Splinter groups complicate quest for peace

A shackled detainee is transported inside the detention center at Guantanamo Bay, Cuba, in a 2006 photo.
A shackled detainee is transported inside the detention center at Guantanamo Bay, Cuba, in a 2006 photo. (AP, File)
Posted: July 08, 2012

ISLAMABAD, Pakistan - As the United States and its allies try to negotiate a peace settlement with the Taliban before all combat troops leave Afghanistan in 2014, a new obstacle has arisen: Insurgent splinter groups opposed to the deal are emerging, complicating U.S. hopes of leaving behind a stable country.

These splinter groups have demonstrated their strength recently, with two brazen shootings - one of a high-ranking Taliban leader and the other of a senior member of the Afghan government's High Peace Council.

That new violence has added to the difficulty of striking a deal with the Taliban as the clock continues to wind down with only 21/2 years to go before the planned withdrawal.
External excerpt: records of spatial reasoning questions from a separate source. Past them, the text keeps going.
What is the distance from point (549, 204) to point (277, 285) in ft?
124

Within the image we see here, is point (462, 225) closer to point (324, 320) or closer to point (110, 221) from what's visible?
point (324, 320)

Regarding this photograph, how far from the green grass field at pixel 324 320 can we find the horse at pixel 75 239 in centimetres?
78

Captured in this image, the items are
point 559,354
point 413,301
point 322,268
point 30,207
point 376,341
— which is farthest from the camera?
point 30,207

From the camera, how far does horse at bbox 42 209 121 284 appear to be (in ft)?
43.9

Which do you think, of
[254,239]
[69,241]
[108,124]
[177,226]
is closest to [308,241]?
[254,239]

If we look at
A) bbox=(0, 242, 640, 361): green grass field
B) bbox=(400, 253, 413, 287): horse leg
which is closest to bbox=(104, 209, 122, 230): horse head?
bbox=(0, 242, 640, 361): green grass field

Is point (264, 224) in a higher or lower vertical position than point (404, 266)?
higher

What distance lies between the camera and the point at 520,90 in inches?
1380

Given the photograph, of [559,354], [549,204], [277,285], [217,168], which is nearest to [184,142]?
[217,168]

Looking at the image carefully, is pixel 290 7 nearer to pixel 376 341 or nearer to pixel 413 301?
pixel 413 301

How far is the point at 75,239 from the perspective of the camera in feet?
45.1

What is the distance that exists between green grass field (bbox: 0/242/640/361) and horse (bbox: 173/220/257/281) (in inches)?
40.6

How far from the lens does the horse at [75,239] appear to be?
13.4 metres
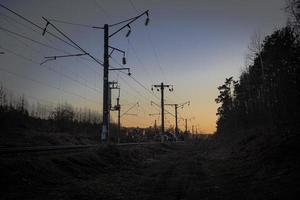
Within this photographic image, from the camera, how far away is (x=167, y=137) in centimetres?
11119

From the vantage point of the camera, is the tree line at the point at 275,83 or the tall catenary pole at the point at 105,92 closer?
the tall catenary pole at the point at 105,92

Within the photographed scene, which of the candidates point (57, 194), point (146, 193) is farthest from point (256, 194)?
point (57, 194)

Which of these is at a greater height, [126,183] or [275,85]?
[275,85]

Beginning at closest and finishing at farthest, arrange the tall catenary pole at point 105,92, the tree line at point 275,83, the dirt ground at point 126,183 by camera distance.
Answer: the dirt ground at point 126,183 < the tall catenary pole at point 105,92 < the tree line at point 275,83

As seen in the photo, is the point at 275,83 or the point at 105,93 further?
the point at 275,83

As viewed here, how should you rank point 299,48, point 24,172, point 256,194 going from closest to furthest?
1. point 256,194
2. point 24,172
3. point 299,48

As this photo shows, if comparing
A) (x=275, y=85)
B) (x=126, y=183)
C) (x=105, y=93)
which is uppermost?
(x=275, y=85)

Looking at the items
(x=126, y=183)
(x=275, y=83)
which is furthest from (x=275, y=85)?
(x=126, y=183)

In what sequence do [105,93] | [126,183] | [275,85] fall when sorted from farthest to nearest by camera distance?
[275,85], [105,93], [126,183]

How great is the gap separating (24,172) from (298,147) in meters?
12.5

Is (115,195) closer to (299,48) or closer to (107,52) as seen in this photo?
(107,52)

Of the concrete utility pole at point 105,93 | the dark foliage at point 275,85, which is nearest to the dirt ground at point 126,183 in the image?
the concrete utility pole at point 105,93

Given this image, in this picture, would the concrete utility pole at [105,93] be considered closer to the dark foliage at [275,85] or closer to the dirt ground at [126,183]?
the dirt ground at [126,183]

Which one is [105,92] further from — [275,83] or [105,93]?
[275,83]
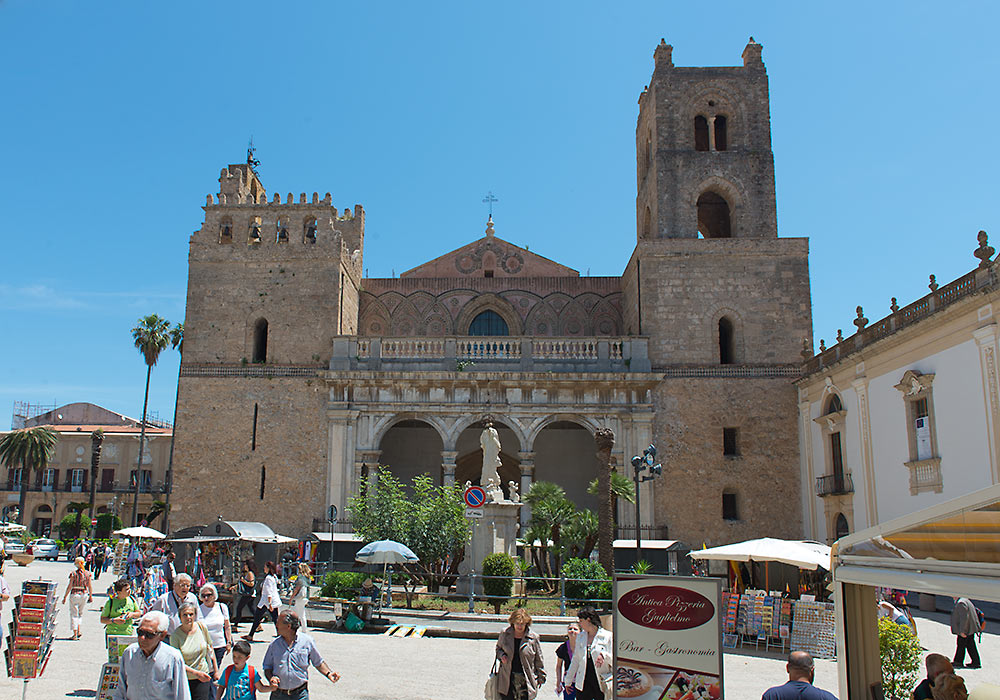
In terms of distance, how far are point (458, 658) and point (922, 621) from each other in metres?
11.8

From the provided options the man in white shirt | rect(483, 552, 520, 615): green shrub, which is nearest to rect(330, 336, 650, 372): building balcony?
rect(483, 552, 520, 615): green shrub

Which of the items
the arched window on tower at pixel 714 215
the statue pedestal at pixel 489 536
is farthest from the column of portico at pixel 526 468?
the arched window on tower at pixel 714 215

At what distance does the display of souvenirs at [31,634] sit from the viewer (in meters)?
9.48

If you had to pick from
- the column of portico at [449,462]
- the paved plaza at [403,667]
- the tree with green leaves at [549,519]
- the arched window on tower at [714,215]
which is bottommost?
the paved plaza at [403,667]

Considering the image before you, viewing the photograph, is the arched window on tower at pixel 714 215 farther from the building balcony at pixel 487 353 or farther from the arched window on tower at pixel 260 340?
the arched window on tower at pixel 260 340

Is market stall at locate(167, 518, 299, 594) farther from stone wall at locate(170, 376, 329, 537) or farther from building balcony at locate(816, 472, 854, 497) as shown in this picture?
building balcony at locate(816, 472, 854, 497)

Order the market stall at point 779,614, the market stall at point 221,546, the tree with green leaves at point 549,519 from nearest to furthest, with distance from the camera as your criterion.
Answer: the market stall at point 779,614, the market stall at point 221,546, the tree with green leaves at point 549,519

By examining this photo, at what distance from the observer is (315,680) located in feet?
37.0

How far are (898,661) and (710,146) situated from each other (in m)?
25.4

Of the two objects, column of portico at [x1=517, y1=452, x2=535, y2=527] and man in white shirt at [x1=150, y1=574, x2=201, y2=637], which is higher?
column of portico at [x1=517, y1=452, x2=535, y2=527]

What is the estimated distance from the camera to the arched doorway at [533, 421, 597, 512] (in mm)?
33562

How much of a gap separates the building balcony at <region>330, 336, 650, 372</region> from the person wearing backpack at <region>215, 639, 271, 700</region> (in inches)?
879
Failure to figure out all these new players in Afghanistan's varied ethnic and political groups threatens to plunge the country into more civil strife.

"I am very pessimistic," said Moeed Yusuf of the U.S. Institute of Peace in Washington.

He warns that Afghanistan seems poised to repeat the devastation of the early 1990s after the Soviet withdrawal. At that time, rival rebel factions previously united against the Soviets turned their guns on each other, killing tens of thousands of civilians and paving the way for the Taliban takeover.

As more decision-makers emerge on the scene, it is becoming more difficult to secure a peace deal that can withstand the test of time, Yusuf said. "Whatever peace you come up with, I believe it is not sustainable, and I believe we are probably going to see a repeat of the 1990s, where you go for a few years and then it all starts to fall apart," he said.

The United States began the clandestine talks with the Taliban last year, aided by Germany and secretly held in Qatar. A senior U.S. diplomat, speaking on condition of anonymity because of the sensitivity of the issue, said the goal for Marc Grossman, Washington's special representative to Afghanistan and Pakistan, was straightforward: Get an Afghan peace deal.

In the last six months, the Taliban has had increasingly violent clashes with a militant Islamist group called Hezb-e-Islami, led by warlord Gulbuddin Hekmatyar. That fighting escalated to all-out war in some parts of Afghanistan.

Hekmatyar is a former American ally who is now on Washington's wanted list. The Taliban worries that Hekmatyar's group, which is close to the government of President Hamid Karzai and has held parallel talks with the Americans, will make its own peace deal.